→ **YOUR TASK**:
Repeat word for word the lines of the material below, from the line containing "Examining the image, would" through the end of the material.

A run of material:
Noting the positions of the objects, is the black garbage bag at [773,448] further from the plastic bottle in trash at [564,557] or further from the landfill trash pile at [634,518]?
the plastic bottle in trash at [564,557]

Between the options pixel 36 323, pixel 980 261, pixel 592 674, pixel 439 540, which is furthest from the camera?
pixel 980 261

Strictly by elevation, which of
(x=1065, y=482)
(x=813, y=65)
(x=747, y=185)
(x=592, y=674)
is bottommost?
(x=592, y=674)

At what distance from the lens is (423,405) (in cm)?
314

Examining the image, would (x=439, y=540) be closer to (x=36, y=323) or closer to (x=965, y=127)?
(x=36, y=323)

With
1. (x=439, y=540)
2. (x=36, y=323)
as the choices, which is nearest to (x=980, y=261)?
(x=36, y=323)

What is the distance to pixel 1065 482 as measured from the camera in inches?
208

→ **FINISHED ANSWER**:
Examining the image, would (x=439, y=540) be closer to (x=36, y=323) or closer to (x=965, y=127)?
(x=36, y=323)

With
1. (x=439, y=540)
2. (x=36, y=323)
as the choices, which is nearest to (x=980, y=261)?
(x=36, y=323)

What is the distance to pixel 1065 482 as measured from the camera in inches?
208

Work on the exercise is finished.